Stated goal = List every line below that contains the word "closer", treating uppercase and lowercase as different.

Record extracts =

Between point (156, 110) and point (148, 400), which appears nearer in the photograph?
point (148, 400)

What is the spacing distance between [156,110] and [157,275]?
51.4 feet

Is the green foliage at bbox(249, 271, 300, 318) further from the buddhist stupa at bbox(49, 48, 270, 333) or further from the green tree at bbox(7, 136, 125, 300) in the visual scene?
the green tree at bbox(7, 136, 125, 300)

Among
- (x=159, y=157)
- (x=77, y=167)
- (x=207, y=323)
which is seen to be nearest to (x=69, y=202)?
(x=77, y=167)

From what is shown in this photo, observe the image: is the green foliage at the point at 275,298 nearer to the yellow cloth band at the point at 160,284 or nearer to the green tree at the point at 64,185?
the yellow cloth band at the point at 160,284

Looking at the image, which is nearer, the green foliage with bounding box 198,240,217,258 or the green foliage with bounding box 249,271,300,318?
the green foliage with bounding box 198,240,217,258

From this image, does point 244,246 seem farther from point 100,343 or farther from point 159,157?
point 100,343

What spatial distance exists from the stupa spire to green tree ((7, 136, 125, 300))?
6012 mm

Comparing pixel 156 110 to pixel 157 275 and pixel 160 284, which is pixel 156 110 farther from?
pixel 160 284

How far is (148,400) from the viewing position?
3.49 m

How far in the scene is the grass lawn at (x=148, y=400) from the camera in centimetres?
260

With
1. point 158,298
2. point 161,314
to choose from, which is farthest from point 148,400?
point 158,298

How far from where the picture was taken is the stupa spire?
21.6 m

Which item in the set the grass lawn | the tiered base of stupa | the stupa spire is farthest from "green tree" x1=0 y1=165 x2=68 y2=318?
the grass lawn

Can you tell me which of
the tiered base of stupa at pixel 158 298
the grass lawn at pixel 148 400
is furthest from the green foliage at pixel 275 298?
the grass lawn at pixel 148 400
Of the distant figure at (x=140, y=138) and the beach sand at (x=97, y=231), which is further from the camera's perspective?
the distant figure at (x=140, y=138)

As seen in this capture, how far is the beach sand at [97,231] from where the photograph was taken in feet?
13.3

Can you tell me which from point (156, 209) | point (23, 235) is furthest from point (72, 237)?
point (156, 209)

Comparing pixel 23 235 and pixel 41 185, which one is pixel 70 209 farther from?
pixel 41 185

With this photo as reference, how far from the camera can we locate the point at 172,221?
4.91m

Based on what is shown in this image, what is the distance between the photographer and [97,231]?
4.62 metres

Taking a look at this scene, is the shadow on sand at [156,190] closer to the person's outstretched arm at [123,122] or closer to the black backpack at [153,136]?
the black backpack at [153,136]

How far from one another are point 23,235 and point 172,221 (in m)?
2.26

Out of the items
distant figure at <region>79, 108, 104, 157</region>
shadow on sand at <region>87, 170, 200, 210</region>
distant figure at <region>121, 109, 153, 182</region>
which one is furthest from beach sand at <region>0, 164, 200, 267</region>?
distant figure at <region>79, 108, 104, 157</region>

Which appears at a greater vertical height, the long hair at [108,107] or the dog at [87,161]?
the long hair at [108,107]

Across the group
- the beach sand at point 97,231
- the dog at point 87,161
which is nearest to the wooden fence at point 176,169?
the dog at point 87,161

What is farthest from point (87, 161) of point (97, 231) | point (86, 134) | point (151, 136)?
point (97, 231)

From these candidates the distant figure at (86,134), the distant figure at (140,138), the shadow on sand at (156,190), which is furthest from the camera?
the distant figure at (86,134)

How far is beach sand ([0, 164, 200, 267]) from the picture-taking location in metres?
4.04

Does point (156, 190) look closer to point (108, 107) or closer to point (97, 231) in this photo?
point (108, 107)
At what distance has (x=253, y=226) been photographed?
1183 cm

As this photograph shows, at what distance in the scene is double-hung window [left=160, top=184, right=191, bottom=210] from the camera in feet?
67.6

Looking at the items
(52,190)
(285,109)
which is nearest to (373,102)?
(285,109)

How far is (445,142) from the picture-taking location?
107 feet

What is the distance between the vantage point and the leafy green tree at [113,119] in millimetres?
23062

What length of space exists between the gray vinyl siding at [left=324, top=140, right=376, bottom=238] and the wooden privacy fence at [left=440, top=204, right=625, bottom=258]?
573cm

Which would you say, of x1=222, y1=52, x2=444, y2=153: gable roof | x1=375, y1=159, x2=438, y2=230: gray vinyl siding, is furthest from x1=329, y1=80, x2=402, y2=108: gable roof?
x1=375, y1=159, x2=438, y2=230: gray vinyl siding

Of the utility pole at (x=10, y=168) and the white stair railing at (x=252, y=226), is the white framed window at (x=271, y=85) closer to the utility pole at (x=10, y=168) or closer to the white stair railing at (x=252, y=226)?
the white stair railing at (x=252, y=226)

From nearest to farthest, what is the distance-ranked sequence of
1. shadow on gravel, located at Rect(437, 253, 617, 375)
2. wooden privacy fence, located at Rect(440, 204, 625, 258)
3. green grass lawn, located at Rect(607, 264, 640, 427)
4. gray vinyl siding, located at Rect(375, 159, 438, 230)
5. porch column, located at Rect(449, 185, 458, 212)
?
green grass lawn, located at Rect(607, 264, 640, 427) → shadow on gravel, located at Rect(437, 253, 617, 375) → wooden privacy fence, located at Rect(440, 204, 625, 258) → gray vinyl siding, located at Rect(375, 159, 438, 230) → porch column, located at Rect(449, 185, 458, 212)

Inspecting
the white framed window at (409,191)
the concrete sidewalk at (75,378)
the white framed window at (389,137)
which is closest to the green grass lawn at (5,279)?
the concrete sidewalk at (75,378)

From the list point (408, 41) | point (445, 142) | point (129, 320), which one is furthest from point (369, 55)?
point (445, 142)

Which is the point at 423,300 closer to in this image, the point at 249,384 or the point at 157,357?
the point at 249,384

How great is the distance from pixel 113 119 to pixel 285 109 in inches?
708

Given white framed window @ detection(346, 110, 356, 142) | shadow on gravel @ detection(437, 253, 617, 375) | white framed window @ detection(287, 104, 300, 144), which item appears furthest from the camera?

In response =
Taking a look at this scene, is the shadow on sand at [156,190] closer to the person's outstretched arm at [123,122] or closer to the black backpack at [153,136]?
Does point (156, 190) look closer to point (108, 107) or closer to point (97, 231) in this photo?
Of the utility pole at (x=10, y=168) and the white stair railing at (x=252, y=226), is the white framed window at (x=271, y=85) closer to the utility pole at (x=10, y=168) or closer to the white stair railing at (x=252, y=226)?
Which is the point at 423,300 closer to in this image, the point at 249,384 or the point at 157,357?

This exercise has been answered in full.